**Task objective:**
Retype the listing below exactly as it appears, leaving out the pictures.
-- START Given entries --
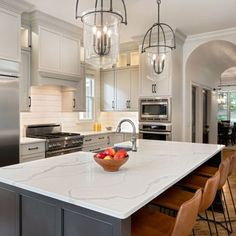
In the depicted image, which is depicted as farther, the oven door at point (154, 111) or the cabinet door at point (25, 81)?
the oven door at point (154, 111)

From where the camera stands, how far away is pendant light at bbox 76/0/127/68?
7.18 feet

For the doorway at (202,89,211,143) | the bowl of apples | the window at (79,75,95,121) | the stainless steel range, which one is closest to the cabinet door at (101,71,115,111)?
the window at (79,75,95,121)

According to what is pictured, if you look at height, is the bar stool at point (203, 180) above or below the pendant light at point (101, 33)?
below

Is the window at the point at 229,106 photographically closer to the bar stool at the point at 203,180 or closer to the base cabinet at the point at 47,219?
the bar stool at the point at 203,180

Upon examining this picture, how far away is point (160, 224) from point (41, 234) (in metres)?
0.79

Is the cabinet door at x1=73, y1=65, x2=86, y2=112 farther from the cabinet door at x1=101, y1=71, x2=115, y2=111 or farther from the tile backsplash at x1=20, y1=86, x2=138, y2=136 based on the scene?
the cabinet door at x1=101, y1=71, x2=115, y2=111

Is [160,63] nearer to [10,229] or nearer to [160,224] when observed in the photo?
[160,224]

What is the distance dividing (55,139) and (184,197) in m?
2.41

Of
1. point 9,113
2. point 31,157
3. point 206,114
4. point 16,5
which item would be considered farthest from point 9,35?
point 206,114

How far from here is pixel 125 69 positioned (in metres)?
5.48

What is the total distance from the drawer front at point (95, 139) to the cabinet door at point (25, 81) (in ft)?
4.24

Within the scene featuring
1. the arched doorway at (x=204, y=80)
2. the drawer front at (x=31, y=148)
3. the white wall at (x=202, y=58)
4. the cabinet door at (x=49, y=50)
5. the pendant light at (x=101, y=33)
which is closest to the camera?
the pendant light at (x=101, y=33)

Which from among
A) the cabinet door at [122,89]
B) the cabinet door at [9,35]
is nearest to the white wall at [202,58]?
the cabinet door at [122,89]

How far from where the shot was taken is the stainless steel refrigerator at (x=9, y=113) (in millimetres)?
3152
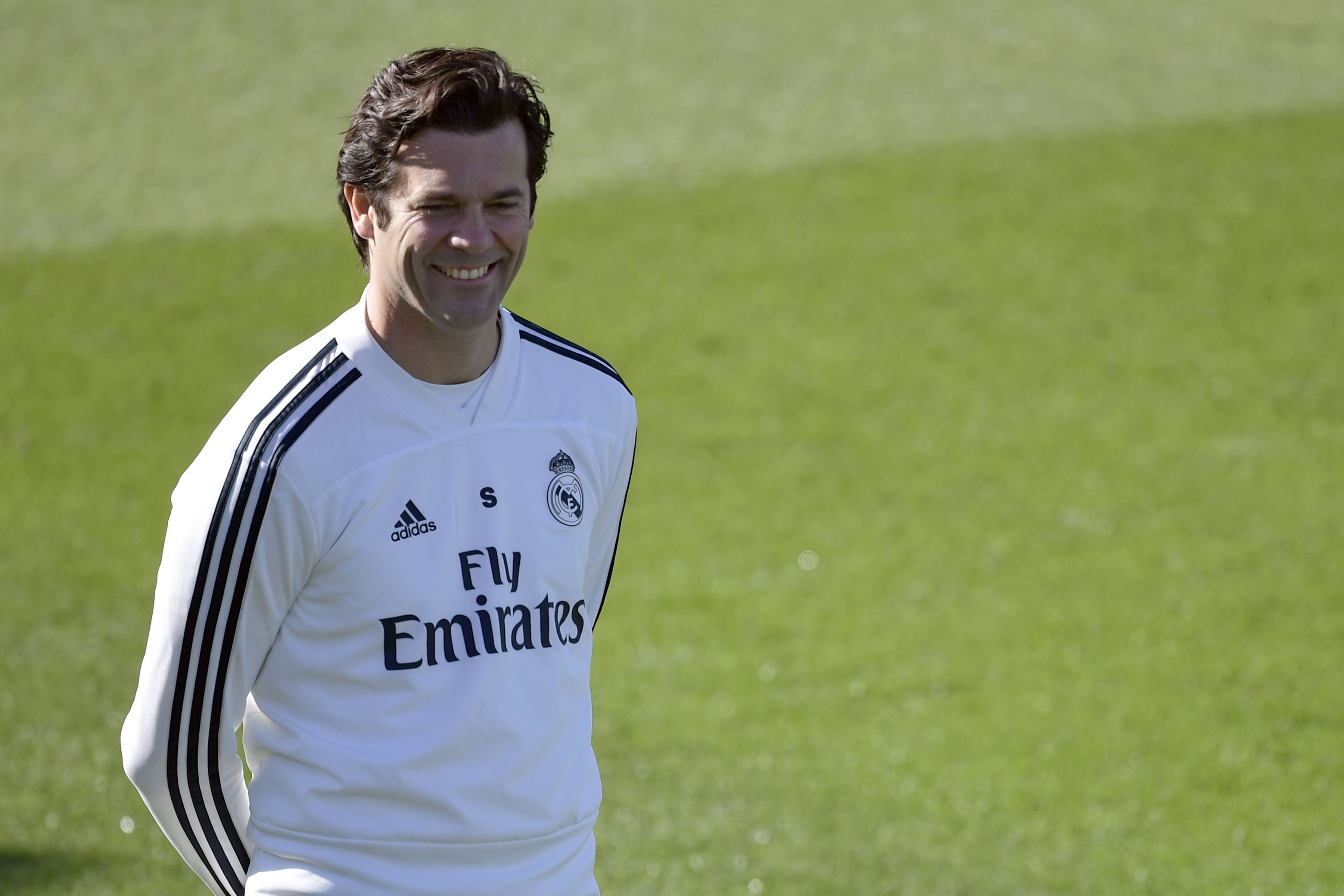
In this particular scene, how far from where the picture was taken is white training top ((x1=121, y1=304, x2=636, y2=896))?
212 centimetres

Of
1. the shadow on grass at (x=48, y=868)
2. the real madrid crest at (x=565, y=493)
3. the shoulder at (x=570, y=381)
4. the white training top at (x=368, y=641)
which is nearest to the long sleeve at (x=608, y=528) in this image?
the shoulder at (x=570, y=381)

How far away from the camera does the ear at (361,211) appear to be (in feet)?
7.34

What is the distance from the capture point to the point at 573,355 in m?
2.56

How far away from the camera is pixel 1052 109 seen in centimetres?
1274

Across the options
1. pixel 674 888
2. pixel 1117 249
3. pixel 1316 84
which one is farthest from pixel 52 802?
pixel 1316 84

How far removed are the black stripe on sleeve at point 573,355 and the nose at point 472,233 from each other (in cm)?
36

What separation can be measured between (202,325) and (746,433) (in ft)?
13.9

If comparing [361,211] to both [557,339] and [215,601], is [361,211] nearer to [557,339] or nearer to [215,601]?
[557,339]

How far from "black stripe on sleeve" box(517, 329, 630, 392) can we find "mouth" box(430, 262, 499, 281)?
326mm

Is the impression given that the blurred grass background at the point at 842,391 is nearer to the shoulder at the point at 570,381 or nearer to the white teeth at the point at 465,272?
the shoulder at the point at 570,381

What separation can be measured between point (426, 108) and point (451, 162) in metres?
0.09

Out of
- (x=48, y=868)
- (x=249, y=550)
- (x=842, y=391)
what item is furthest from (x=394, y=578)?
(x=842, y=391)

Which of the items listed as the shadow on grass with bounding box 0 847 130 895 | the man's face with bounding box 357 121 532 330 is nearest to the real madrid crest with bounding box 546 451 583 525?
the man's face with bounding box 357 121 532 330

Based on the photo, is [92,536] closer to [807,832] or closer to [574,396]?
[807,832]
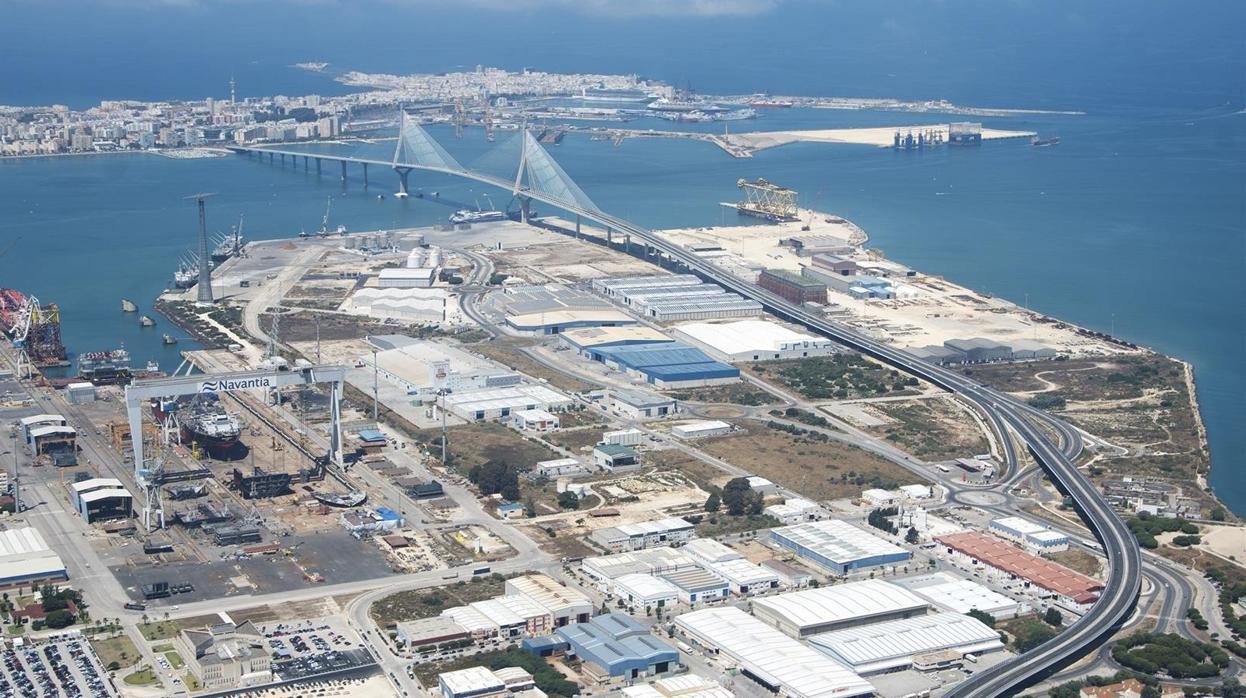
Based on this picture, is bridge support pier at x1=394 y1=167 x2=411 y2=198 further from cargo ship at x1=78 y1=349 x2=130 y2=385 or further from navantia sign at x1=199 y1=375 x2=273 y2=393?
navantia sign at x1=199 y1=375 x2=273 y2=393

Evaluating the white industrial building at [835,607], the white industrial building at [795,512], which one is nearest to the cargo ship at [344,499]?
the white industrial building at [795,512]

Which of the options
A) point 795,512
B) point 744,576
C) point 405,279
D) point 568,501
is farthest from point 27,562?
point 405,279

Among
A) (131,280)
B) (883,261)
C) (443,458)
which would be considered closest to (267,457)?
-- END Given entries --
**Correct result:**
In the depicted image, which is depicted as farther, the oven door at point (154, 111) or the cabinet door at point (25, 81)?
the oven door at point (154, 111)

From where the camera stands, how far away is pendant light at bbox 76/0/127/68?
7.18 feet

For the doorway at (202,89,211,143) | the bowl of apples | the window at (79,75,95,121) | the stainless steel range, which one is closest to the cabinet door at (101,71,115,111)?
the window at (79,75,95,121)

According to what is pictured, if you look at height, is the bar stool at point (203, 180) above or below the pendant light at point (101, 33)?
below

Is the window at the point at 229,106 photographically closer to the bar stool at the point at 203,180 or closer to the base cabinet at the point at 47,219?
the bar stool at the point at 203,180

Upon examining this picture, how far away is point (160, 224) from point (41, 234) (in metres)?
0.79

Is the cabinet door at x1=73, y1=65, x2=86, y2=112 farther from the cabinet door at x1=101, y1=71, x2=115, y2=111 or farther from the tile backsplash at x1=20, y1=86, x2=138, y2=136 based on the scene?
the cabinet door at x1=101, y1=71, x2=115, y2=111

Is [160,63] nearer to [10,229] or nearer to [160,224] when observed in the photo?
[160,224]

What is the distance dividing (55,139) and (184,197) in m?
2.41

Of
1. point 9,113
2. point 31,157
3. point 206,114
4. point 16,5
which item would be considered farthest from point 9,35?
point 206,114

How far from here is pixel 125 69 positioned (in metres)?
5.48

What is the total distance from the drawer front at point (95, 139) to the cabinet door at point (25, 81) (in ft)?
4.24

Within the scene featuring
1. the arched doorway at (x=204, y=80)
2. the drawer front at (x=31, y=148)
3. the white wall at (x=202, y=58)
4. the cabinet door at (x=49, y=50)
5. the pendant light at (x=101, y=33)
which is closest to the camera?
the pendant light at (x=101, y=33)

Which from among
A) the cabinet door at [122,89]
B) the cabinet door at [9,35]
is nearest to the white wall at [202,58]?
the cabinet door at [122,89]

How far from where the shot was taken is the stainless steel refrigerator at (x=9, y=113) (in millimetres)?
3152
In this particular scene, how far from where the picture was taken is white training top ((x1=121, y1=304, x2=636, y2=896))?
212 centimetres

Of
1. the shadow on grass at (x=48, y=868)
2. the real madrid crest at (x=565, y=493)
3. the shoulder at (x=570, y=381)
4. the white training top at (x=368, y=641)
which is nearest to the long sleeve at (x=608, y=528) in this image?
the shoulder at (x=570, y=381)

How far away from the camera does the ear at (361,211) appear to be (in feet)?
7.34

What is the distance from the capture point to the point at 573,355 in m?
2.56

How far away from the camera is pixel 1052 109 seen in centimetres?
1274

Across the options
1. pixel 674 888
2. pixel 1117 249
3. pixel 1316 84
which one is farthest from pixel 52 802?
pixel 1316 84

How far removed are the black stripe on sleeve at point 573,355 and the nose at point 472,233 from each other (in cm)?
36

What separation can be measured between (202,325) and (746,433) (in ft)?
13.9

If comparing [361,211] to both [557,339] and [215,601], is [361,211] nearer to [557,339] or nearer to [215,601]?
[557,339]

How far from "black stripe on sleeve" box(517, 329, 630, 392) can we find "mouth" box(430, 262, 499, 281)?
326mm

Is the impression given that the blurred grass background at the point at 842,391 is nearer to the shoulder at the point at 570,381 or nearer to the white teeth at the point at 465,272?
the shoulder at the point at 570,381

What separation can be measured between point (426, 108) and point (451, 162) in metres?
0.09

Out of
- (x=48, y=868)
- (x=249, y=550)
- (x=842, y=391)
what item is furthest from (x=394, y=578)?
(x=842, y=391)

Which of the items listed as the shadow on grass with bounding box 0 847 130 895 | the man's face with bounding box 357 121 532 330 is nearest to the real madrid crest with bounding box 546 451 583 525?
the man's face with bounding box 357 121 532 330

Based on the photo, is [92,536] closer to [807,832] or closer to [574,396]?
[807,832]
Based on this picture, is bridge support pier at x1=394 y1=167 x2=411 y2=198 further from cargo ship at x1=78 y1=349 x2=130 y2=385 or further from navantia sign at x1=199 y1=375 x2=273 y2=393?
navantia sign at x1=199 y1=375 x2=273 y2=393

Evaluating the white industrial building at [835,607], the white industrial building at [795,512], which one is nearest to the cargo ship at [344,499]?
the white industrial building at [795,512]

Which of the options
A) point 795,512
B) point 744,576
C) point 405,279
D) point 568,501
is farthest from point 27,562?
point 405,279

Among
A) (131,280)
B) (883,261)
C) (443,458)
which would be considered closest to (267,457)?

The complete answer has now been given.